In the listing, rename "radicchio leaf" to "chicory leaf" in everything from the line containing "At what distance from" down to the line containing "35 centimetres", keeping every other character the same. Return only those lines.
++++ SOURCE RECORDS
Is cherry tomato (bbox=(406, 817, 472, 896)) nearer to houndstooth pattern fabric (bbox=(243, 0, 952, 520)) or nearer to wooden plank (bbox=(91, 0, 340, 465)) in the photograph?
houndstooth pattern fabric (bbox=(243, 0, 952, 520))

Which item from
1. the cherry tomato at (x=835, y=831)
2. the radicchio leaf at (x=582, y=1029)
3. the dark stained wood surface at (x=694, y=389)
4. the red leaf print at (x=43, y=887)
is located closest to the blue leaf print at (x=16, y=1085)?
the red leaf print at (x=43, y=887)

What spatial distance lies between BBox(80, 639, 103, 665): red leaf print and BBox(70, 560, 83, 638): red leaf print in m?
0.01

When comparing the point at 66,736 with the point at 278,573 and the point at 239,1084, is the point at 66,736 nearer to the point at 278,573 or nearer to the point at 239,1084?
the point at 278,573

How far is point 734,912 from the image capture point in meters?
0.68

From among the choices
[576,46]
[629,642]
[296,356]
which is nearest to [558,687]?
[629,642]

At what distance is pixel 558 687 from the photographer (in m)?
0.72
++++++++
++++ SOURCE RECORDS
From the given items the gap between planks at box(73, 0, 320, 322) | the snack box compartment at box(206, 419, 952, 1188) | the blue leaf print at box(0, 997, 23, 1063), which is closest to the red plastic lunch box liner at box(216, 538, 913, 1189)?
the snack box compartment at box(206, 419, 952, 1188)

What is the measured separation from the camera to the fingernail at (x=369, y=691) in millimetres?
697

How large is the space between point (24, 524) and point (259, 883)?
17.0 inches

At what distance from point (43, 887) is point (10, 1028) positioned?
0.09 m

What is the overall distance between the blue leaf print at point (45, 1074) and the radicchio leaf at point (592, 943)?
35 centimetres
++++++++
▸ EXPECTED OUTPUT
At what distance from point (43, 887) is point (10, 1028) positioned?
0.09 m

What is the overall distance between the blue leaf print at point (45, 1074) and the chicory leaf at point (592, 943)?
35 centimetres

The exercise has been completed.